Scientific classification
- Kingdom: Animalia
- Phylum: Mollusca
- Class: Gastropoda
- Subclass: Caenogastropoda
- Order: Neogastropoda
- Superfamily: Conoidea
- Family: Conidae
- Genus: Conus
- Species: C. gauguini
- Binomial name: Conus gauguini Richard & Salvat, 1973
- Synonyms: Conus (Pionoconus) gauguini Richard & Salvat, 1973 · accepted, alternate representation; Pionoconus gauguini (Richard & Salvat, 1973);

= Conus gauguini =

- Authority: Richard & Salvat, 1973
- Conservation status: NT
- Synonyms: Conus (Pionoconus) gauguini Richard & Salvat, 1973 · accepted, alternate representation, Pionoconus gauguini (Richard & Salvat, 1973)

Species of sea snail

Conus gauguini, common name Gauguin's cone, is a species of sea snail, a marine gastropod mollusk in the family Conidae, the cone snails and their allies.

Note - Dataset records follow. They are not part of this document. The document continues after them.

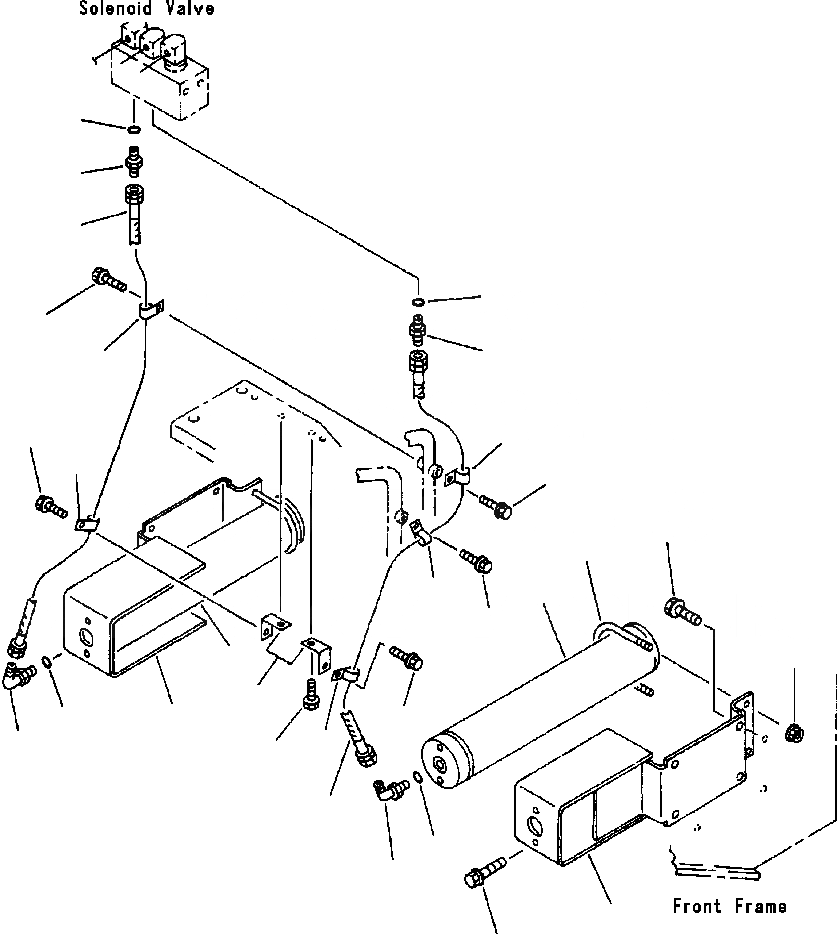 Solenoid Valve

Front Frame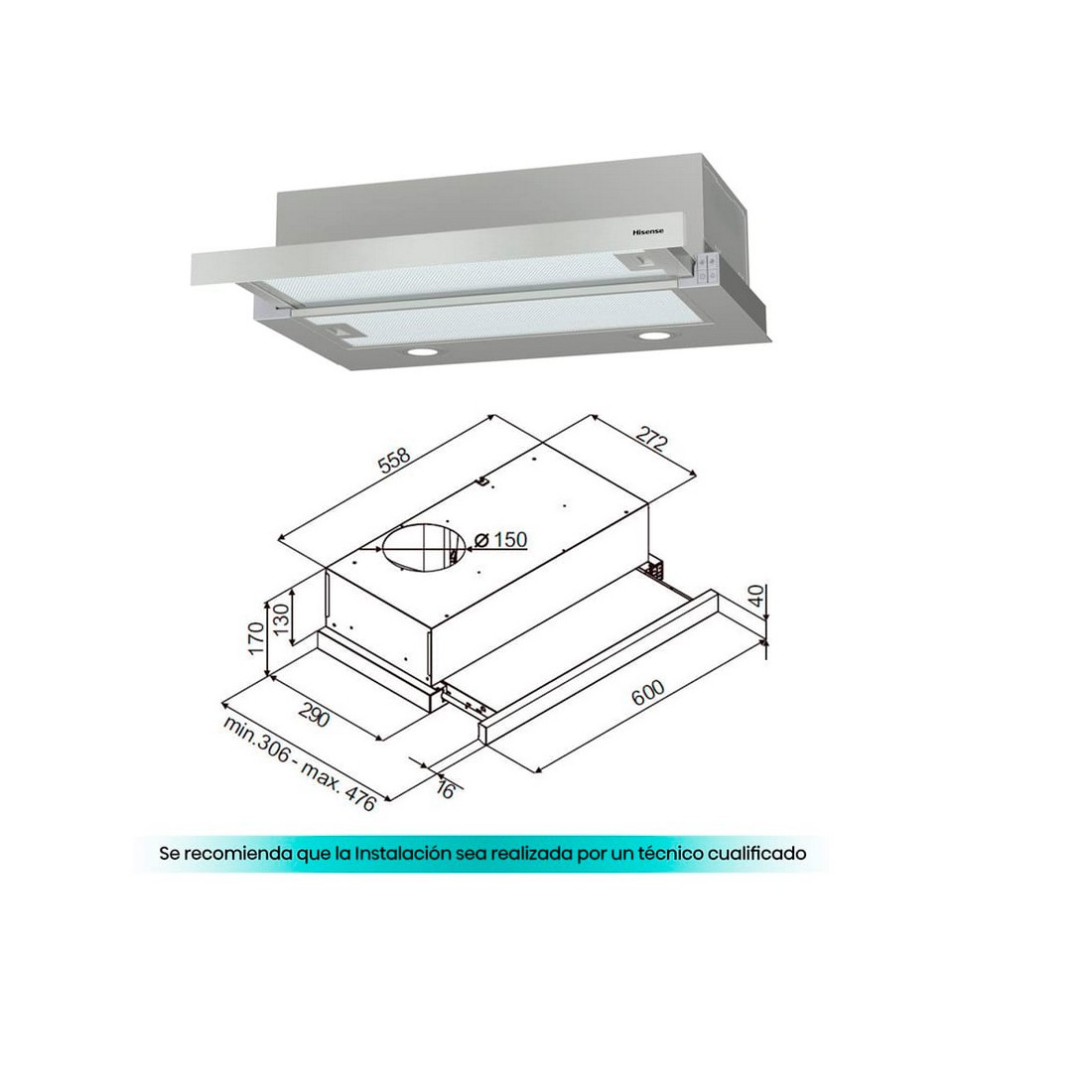 Hisense

558

272

Ø 150

130

170

40

290

600

min.306 - max. 476

16

Se recomienda que la Instalación sea realizada por un técnico cualificado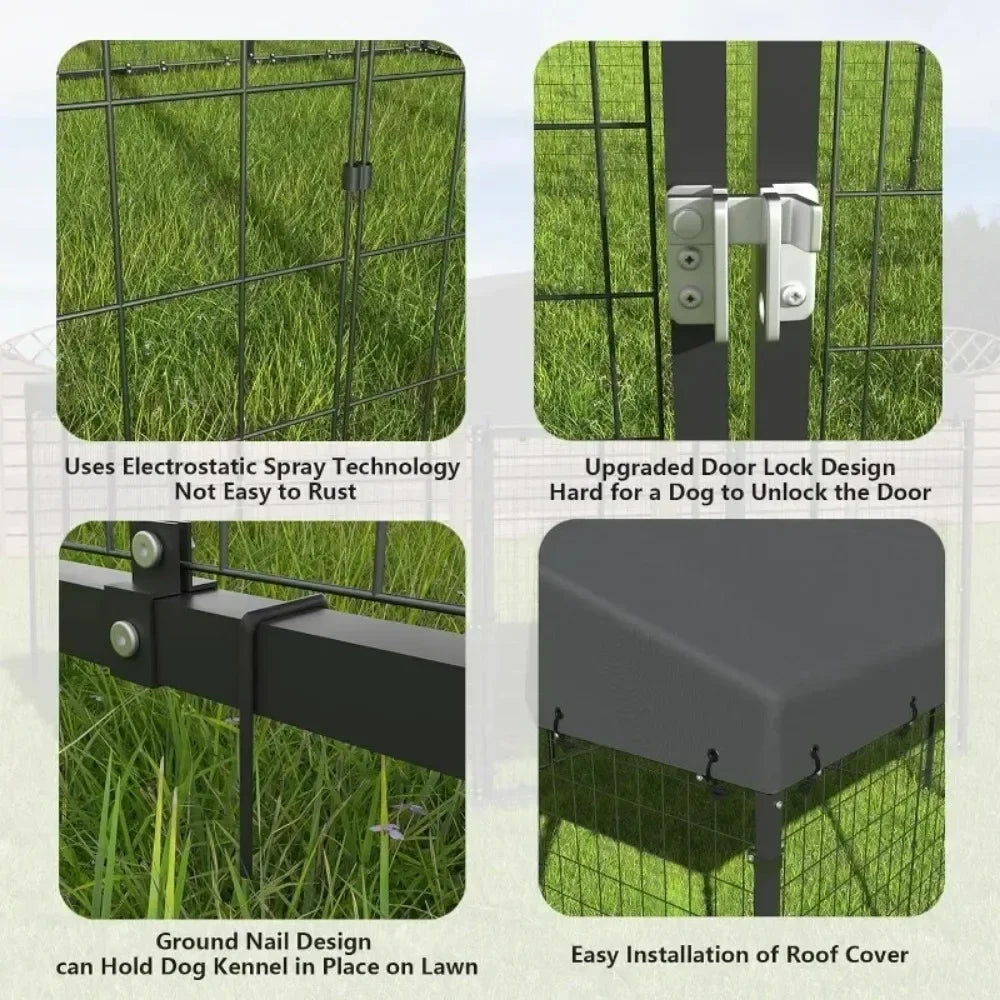 Uses Electrostatic Spray Technology
Not Easy to Rust

Upgraded Door Lock Design
Hard for a Dog to Unlock the Door

Ground Nail Design
can Hold Dog Kennel in Place on Lawn

Easy Installation of Roof Cover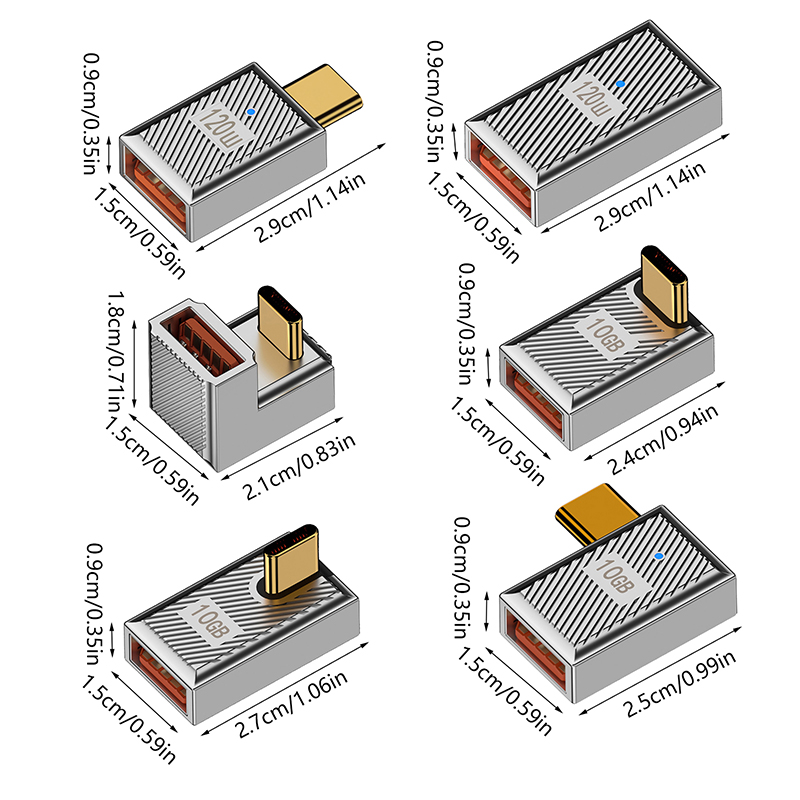 0.9cm/0.35in
120W
1.5cm/0.59in
2.9cm/1.14in

0.9cm/0.35in
120W
1.5cm/0.59in
2.9cm/1.14in

1.8cm/0.71in
1.5cm/0.59in
2.1cm/0.83in

0.9cm/0.35in
10GB
1.5cm/0.59in
2.4cm/0.94in

0.9cm/0.35in
10GB
1.5cm/0.59in
2.7cm/1.06in

0.9cm/0.35in
10GB
1.5cm/0.59in
2.5cm/0.99in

Like all species within the genus Conus, these snails are predatory and venomous. They are capable of stinging humans, therefore live ones should be handled carefully or not at all.

==Description==

The size of an adult shell varies between 56 mm and 93 mm.
==Distribution==
This species occurs in the Pacific Ocean along the Marquesas and Tahiti.